## Problem set
**a)** According to the Year of the Bible reading post, which chapters are assigned for today?
**b)** Extend the Year of the Bible reading post past its last sentence, keeping its voice and its focus on 1 Corinthians 6-8.

## Text section
Welcome to the Pauline Family's "Year of the Bible"! We've been reading the Bible clear through this year. We are finishing the New Testament, so read along with me. But first, let us pray:
Father,
When the fullness of time had come, you sent your Word in the One who said, “Whoever sees me, sees the Father.” No revelation can surpass this until Jesus comes again. By your gift, the Church continues to receive unfathomable riches from the inheritance handed on from the Apostles and guaranteed by the Holy Spirit.
Let the Spirit who inspired the writing of today's pages "guide me in the truth and teach me" to follow Jesus ever more closely, until he calls me to follow him to the Kingdom where he lives and reigns with you in the unity of the Holy Spirit, God, forever and ever. Amen.
Today's chapters are 1 Corinthians 6-8.
The first letter to the Corinthians is noteworthy for getting into the nitty-gritty stuff of life. First, Paul deals with lawsuits. (He had been hauled before one in Corinth himself, but at least that was not by a fellow Christian!) As you read, see how he applies the Gospel to the kinds of human frustrations that we all know very well.

## Record excerpts
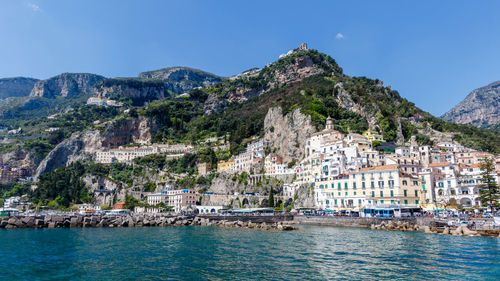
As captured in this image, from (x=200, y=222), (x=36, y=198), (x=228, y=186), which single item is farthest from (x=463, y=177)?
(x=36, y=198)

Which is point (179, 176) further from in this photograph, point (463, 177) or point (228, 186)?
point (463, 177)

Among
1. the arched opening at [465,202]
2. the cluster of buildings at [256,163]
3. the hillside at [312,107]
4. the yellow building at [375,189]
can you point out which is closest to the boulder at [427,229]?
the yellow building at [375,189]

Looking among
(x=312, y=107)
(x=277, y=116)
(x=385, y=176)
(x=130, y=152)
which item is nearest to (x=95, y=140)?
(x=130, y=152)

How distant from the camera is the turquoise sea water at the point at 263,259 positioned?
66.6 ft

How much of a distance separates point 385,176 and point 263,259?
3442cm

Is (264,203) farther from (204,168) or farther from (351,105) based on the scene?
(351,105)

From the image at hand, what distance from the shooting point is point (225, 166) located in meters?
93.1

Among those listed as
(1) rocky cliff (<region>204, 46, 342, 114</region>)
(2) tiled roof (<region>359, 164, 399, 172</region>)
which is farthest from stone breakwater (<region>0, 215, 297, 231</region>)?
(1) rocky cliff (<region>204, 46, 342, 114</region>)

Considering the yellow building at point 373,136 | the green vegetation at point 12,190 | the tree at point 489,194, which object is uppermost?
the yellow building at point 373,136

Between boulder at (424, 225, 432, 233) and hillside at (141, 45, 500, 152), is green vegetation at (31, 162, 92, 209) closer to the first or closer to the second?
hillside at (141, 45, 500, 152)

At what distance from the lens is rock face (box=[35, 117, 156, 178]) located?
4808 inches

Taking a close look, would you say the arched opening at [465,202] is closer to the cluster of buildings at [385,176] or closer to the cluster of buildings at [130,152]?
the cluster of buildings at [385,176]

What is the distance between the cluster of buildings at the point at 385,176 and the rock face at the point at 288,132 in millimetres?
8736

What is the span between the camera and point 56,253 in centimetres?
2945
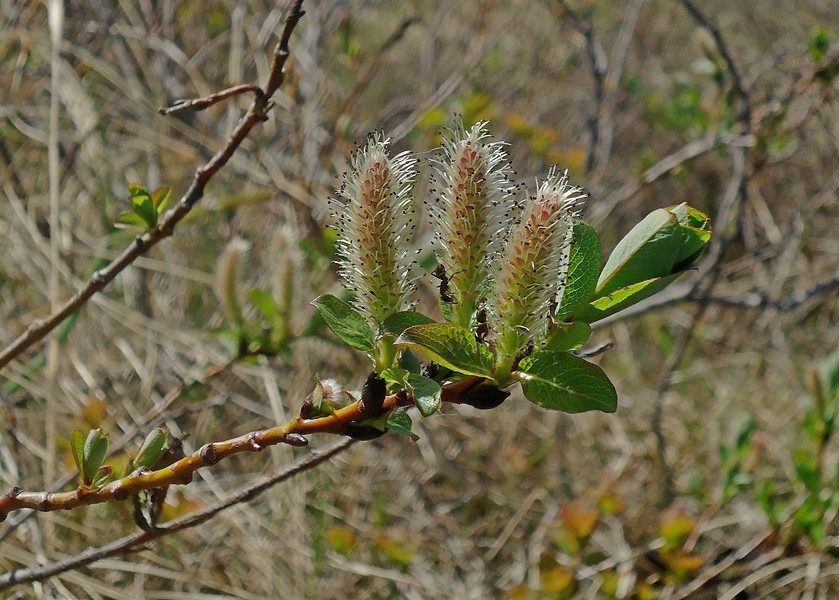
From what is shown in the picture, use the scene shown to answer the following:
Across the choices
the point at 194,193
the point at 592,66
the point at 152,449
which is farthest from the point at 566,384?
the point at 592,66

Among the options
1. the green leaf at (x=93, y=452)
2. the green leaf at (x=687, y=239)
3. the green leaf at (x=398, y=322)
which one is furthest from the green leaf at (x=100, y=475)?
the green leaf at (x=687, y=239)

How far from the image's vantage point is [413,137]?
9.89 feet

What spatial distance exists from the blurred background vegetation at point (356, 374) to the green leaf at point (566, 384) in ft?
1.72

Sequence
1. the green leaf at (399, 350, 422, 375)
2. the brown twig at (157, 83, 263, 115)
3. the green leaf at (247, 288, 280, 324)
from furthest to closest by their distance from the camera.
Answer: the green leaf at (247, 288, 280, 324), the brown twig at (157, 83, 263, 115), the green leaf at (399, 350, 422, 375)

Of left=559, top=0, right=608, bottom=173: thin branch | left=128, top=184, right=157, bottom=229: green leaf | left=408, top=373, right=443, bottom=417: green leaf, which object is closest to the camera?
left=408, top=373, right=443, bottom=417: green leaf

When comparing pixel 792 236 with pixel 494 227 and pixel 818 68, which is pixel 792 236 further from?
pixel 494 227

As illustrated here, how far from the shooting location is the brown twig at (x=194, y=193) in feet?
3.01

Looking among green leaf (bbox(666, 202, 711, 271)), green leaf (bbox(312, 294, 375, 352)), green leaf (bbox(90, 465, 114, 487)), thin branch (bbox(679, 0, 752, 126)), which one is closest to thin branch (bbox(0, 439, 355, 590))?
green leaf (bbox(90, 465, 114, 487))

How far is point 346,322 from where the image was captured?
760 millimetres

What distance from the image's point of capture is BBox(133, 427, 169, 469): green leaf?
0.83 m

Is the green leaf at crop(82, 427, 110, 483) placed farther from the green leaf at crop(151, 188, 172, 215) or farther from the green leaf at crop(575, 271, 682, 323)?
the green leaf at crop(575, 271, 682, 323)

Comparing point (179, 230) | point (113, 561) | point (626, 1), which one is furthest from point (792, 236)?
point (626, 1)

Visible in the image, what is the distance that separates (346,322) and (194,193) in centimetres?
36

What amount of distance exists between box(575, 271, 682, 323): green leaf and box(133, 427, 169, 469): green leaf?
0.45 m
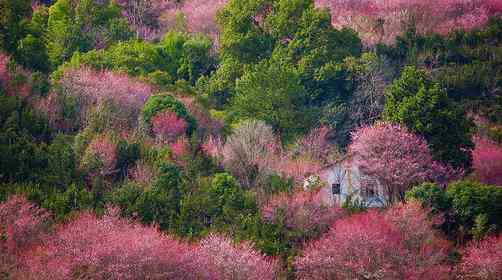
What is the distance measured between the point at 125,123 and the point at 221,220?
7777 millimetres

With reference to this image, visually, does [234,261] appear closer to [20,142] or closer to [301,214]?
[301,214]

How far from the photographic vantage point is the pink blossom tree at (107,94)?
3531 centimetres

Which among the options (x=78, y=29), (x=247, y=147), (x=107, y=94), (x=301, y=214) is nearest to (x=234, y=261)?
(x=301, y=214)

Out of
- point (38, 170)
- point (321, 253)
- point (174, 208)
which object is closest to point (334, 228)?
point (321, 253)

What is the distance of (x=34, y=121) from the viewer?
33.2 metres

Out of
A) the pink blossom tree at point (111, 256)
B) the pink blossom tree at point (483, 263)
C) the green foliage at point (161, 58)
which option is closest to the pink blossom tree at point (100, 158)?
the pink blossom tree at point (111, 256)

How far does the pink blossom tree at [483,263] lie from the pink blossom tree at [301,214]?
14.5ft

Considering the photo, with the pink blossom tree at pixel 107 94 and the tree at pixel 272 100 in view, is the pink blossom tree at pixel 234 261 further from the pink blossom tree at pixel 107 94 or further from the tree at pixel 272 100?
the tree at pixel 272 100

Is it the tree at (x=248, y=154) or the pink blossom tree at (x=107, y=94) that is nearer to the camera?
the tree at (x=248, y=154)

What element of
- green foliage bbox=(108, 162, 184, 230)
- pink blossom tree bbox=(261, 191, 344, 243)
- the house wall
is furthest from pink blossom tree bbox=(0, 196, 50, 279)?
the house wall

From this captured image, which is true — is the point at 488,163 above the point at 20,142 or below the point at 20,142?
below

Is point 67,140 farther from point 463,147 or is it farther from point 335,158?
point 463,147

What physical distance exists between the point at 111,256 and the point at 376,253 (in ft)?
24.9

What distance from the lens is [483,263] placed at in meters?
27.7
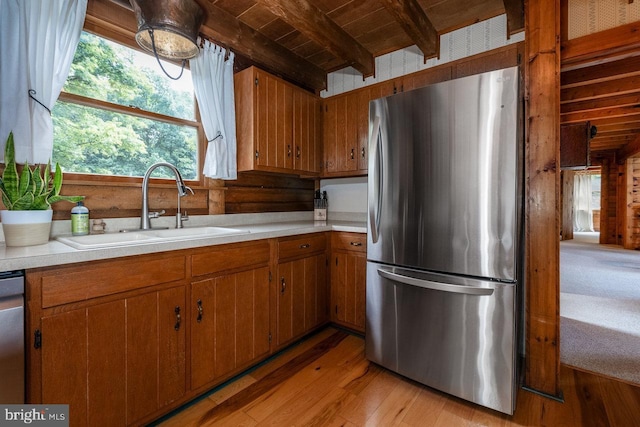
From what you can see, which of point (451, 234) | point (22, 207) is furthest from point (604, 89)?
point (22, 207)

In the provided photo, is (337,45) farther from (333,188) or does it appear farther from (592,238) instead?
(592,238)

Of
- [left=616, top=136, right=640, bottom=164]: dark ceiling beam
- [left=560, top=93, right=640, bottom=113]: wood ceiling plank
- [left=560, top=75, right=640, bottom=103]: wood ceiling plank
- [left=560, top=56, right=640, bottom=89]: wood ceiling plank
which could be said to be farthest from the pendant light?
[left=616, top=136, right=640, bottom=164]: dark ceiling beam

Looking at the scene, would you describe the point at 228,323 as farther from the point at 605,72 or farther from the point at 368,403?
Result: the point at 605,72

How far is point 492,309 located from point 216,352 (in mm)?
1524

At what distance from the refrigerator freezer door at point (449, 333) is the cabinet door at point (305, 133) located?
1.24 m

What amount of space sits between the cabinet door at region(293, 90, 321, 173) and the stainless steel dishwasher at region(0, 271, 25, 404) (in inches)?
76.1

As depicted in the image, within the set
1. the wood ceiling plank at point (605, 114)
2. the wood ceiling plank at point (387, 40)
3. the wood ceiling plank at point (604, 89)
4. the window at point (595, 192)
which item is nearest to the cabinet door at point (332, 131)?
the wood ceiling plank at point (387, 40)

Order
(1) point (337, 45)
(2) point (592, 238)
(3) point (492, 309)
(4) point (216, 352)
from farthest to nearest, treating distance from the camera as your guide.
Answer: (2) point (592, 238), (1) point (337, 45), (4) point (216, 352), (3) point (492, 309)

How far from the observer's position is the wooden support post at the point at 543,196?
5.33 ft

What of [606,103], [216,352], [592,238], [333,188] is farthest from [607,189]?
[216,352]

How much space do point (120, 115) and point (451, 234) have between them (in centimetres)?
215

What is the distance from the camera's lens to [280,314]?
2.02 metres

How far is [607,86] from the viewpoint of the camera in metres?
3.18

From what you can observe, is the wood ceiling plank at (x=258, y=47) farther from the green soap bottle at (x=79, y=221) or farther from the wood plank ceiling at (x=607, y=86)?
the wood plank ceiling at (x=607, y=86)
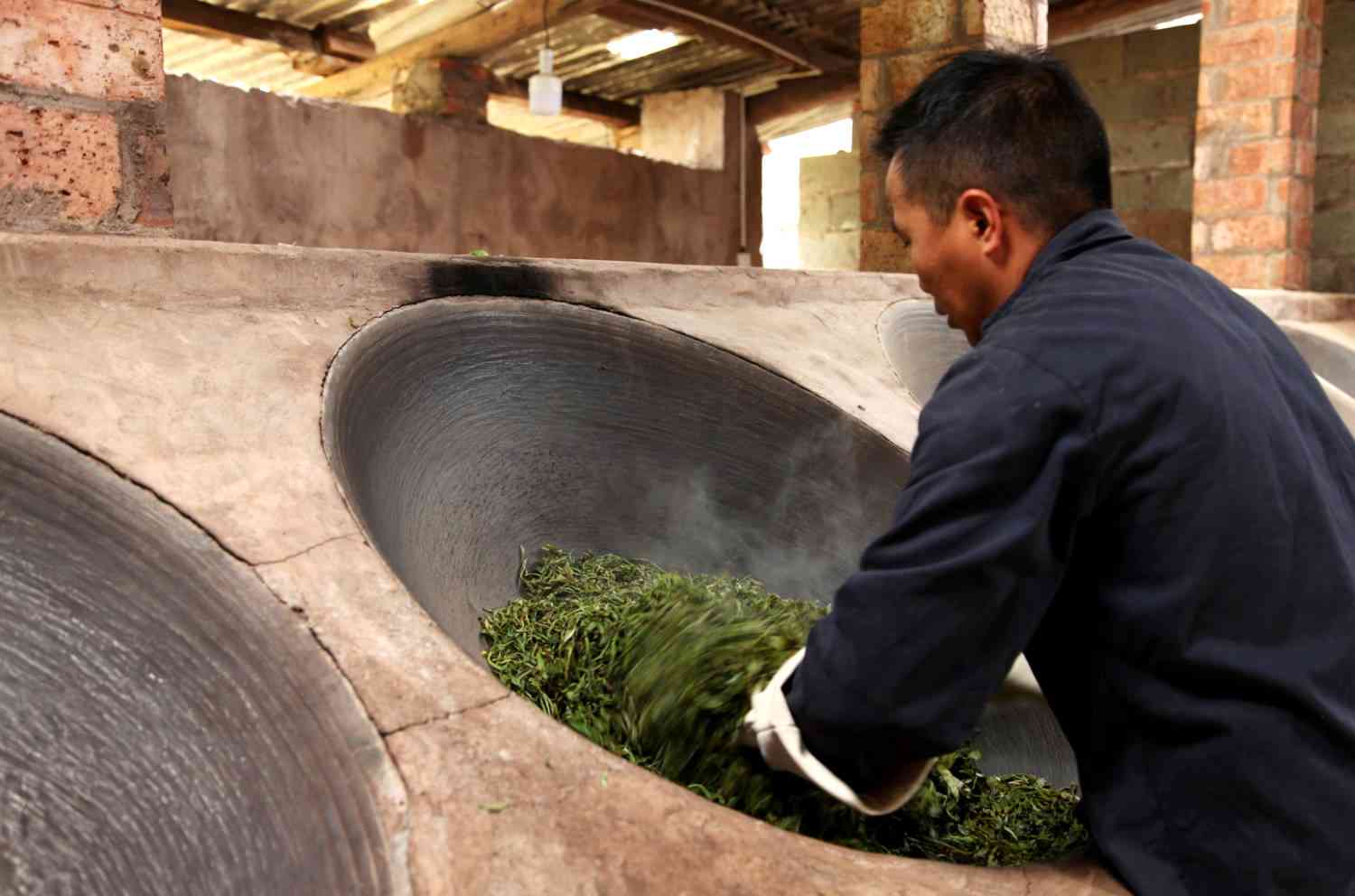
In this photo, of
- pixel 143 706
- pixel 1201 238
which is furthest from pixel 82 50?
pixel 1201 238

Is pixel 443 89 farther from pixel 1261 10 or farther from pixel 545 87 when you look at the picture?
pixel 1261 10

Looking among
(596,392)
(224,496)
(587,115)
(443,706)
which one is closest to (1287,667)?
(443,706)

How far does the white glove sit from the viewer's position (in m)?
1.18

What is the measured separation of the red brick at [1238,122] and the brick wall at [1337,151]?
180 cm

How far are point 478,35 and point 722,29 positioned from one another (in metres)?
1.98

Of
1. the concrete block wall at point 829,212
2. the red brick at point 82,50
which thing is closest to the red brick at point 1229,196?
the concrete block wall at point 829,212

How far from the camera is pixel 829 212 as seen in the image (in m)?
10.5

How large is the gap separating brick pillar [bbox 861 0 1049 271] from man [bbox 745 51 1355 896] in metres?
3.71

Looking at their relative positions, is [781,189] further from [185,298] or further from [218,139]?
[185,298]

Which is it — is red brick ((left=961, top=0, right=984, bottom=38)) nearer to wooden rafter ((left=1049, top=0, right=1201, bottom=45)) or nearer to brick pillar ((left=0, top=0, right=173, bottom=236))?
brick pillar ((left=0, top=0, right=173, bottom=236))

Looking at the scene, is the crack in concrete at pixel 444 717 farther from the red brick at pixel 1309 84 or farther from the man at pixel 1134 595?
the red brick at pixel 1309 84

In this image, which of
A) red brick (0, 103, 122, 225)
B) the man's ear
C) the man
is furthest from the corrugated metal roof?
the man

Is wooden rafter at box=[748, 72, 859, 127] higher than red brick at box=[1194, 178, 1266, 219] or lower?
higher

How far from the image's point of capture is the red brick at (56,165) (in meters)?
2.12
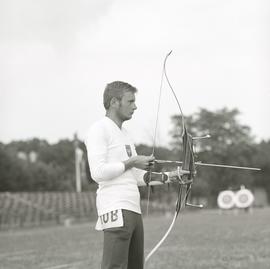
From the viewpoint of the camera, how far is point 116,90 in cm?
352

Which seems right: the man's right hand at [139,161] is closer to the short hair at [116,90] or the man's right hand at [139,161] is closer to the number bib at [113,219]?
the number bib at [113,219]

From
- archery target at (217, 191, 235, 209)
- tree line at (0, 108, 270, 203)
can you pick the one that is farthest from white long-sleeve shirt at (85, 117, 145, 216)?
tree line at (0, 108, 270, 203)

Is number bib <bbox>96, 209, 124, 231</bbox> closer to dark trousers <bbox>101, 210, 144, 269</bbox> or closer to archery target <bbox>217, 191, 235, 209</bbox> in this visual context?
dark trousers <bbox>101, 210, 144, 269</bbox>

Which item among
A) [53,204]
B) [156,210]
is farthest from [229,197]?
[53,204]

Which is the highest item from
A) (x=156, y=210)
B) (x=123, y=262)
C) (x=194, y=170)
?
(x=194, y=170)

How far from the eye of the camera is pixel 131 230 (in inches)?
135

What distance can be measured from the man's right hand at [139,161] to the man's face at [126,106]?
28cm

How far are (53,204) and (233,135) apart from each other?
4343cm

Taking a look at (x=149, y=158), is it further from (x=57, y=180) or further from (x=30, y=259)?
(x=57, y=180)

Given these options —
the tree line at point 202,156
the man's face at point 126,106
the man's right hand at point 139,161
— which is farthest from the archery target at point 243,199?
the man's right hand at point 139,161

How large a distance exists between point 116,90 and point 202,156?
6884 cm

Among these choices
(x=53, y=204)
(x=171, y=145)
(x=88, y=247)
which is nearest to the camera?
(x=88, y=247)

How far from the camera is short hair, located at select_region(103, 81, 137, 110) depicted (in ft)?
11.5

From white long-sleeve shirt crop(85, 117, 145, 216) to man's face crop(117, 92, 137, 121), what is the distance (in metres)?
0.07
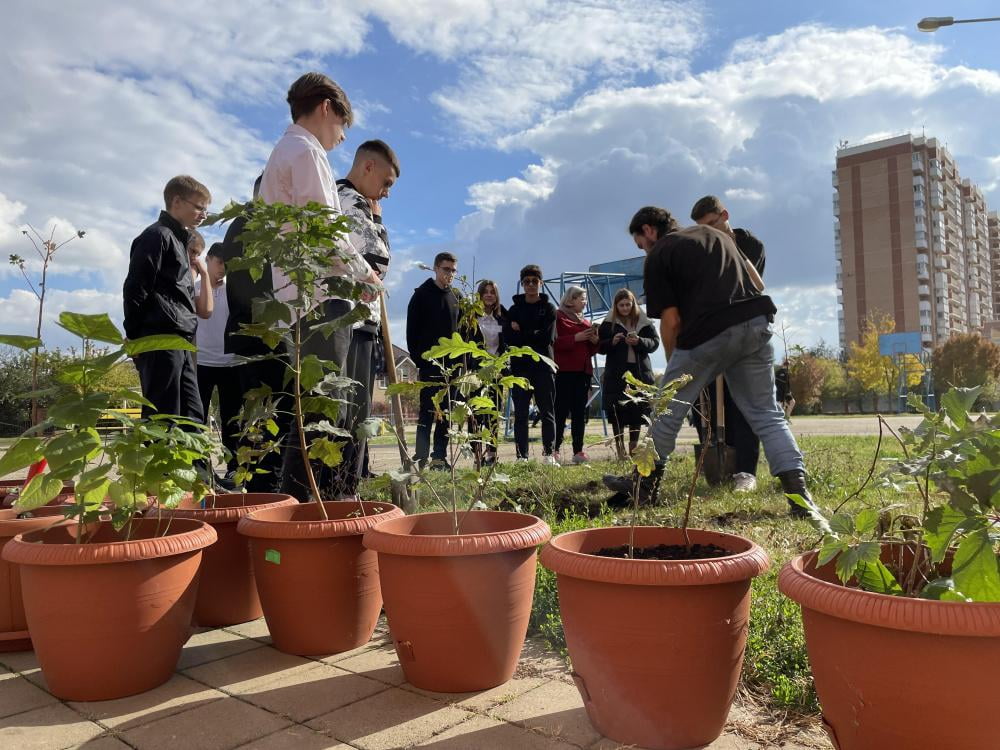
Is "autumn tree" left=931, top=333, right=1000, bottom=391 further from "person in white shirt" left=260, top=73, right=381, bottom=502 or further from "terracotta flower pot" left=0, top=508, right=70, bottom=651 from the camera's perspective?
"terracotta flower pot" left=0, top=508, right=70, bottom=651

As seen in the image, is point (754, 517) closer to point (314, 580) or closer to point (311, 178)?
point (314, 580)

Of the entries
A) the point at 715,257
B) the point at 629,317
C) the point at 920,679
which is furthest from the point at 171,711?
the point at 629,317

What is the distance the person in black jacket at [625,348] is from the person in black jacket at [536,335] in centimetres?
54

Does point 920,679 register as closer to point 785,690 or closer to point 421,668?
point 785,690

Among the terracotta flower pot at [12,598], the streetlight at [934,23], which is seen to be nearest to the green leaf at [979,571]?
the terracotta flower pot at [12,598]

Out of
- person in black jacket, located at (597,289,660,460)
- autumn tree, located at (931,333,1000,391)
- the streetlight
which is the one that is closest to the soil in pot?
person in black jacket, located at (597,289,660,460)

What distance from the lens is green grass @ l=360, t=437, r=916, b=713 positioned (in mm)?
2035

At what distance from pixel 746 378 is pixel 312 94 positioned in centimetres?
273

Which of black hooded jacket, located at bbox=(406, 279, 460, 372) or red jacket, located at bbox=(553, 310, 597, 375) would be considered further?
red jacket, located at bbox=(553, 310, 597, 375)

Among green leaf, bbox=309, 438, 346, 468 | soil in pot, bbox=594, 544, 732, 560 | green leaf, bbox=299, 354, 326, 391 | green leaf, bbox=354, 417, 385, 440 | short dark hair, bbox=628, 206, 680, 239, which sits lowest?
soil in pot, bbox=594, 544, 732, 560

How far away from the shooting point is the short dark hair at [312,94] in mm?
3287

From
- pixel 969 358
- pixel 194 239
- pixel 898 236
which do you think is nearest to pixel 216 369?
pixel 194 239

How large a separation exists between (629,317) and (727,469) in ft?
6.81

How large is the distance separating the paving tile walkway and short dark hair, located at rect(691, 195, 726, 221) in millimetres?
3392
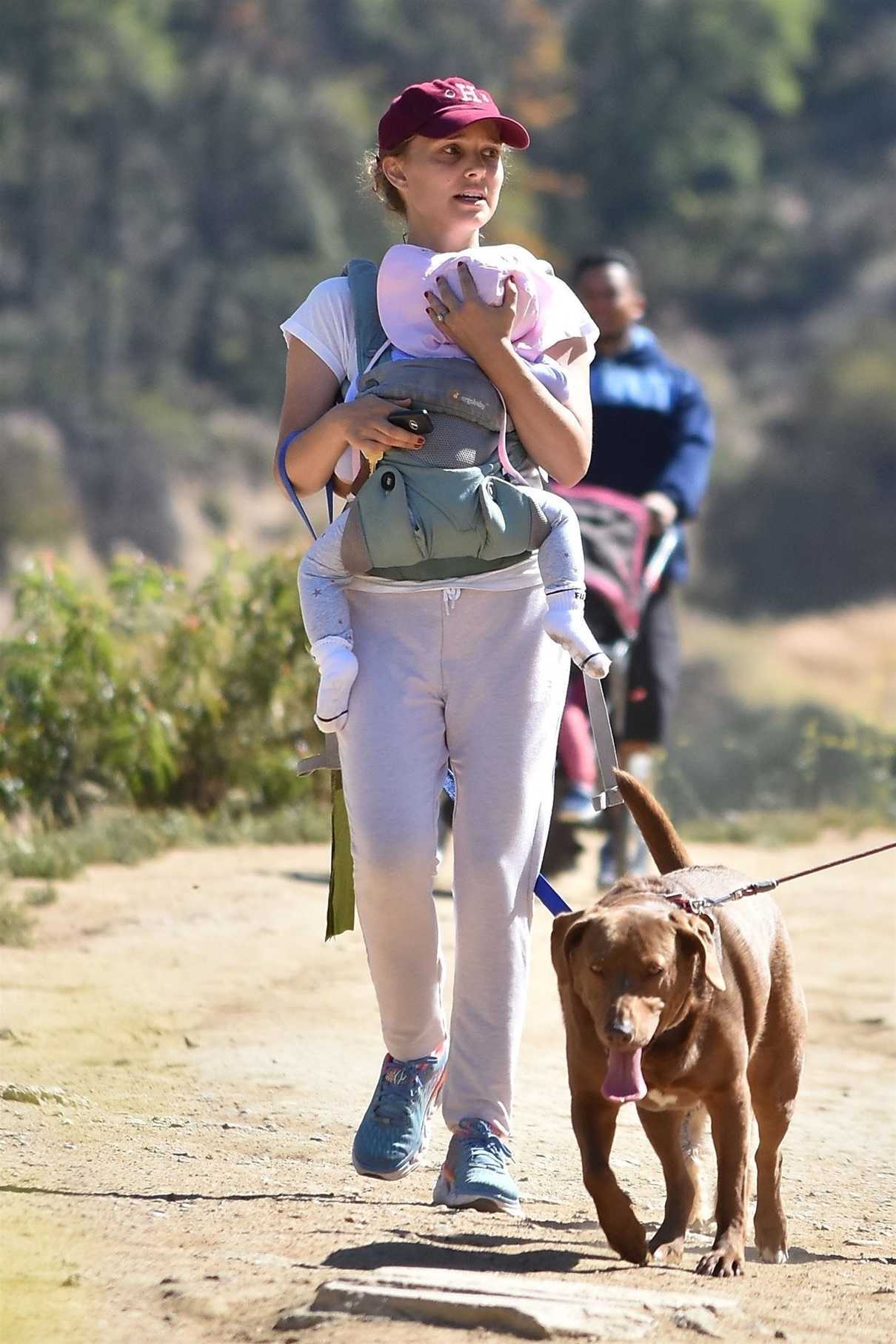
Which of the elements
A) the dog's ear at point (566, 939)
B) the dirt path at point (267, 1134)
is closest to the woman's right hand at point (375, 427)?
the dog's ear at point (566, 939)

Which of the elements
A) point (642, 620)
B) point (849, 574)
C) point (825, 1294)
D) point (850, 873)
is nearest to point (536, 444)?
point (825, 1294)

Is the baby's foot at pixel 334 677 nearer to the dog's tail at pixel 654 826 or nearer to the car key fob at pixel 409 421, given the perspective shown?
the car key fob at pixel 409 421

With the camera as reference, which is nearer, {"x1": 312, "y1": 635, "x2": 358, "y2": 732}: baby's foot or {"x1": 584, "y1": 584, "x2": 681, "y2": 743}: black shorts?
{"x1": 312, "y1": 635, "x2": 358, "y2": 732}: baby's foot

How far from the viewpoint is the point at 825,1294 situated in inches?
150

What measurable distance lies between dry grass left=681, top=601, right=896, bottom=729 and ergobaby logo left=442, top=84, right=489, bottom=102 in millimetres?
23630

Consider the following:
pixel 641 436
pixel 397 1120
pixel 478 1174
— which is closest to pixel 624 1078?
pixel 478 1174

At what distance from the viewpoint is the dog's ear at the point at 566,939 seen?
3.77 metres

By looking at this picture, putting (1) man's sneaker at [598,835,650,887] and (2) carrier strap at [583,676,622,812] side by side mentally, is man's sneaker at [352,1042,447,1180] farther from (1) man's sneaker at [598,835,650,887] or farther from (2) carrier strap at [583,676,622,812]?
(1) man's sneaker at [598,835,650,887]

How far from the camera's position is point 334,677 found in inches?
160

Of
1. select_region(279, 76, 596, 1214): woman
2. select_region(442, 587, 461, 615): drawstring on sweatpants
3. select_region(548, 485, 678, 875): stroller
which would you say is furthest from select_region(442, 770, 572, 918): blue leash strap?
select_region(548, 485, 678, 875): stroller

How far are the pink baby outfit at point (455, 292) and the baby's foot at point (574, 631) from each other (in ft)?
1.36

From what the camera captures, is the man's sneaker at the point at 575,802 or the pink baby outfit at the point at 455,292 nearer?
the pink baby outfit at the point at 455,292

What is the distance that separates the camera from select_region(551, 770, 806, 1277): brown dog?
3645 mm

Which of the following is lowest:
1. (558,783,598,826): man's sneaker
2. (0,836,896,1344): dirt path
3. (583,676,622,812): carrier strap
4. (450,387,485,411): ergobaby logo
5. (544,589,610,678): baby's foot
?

## Results
**a)** 1 Corinthians 6-8.

**b)**
Then it's back to sexual immorality. We should not be surprised. Corinth was infamous for loose morals: Paul's pointed references in 6:9 are not hypothetical. But now he is taking what we might think of as moral "laws" and offering us a moral theology, even a spirituality, based on Christ: "your bodies are members of Christ[.] Shall I then take Christ’s members and make them the members of a prostitute?" "Your body is a temple of the holy Spirit whom you have within you from God.... Glorify God in your body." Paul is inviting the Corinthians to quite a change of worldview: If they saw things as Paul did, they would live in continual adoration!
In Chapter 7, Paul shifts gears. He is still writing about very practical concerns, but now he is actually responding to questions from a letter the Corinthians wrote to him! You can almost imagine him ticking off the points, one by one. Paul addresses matters of pressing importance: If the Lord is coming back, what should engaged (or promised) couples do? If celibacy is so highly recommended (and Paul gives the example of it right in this chapter), can widows remarry? What about slaves: Since the master had complete rights over their persons, did their social situation compromise their Christian standing?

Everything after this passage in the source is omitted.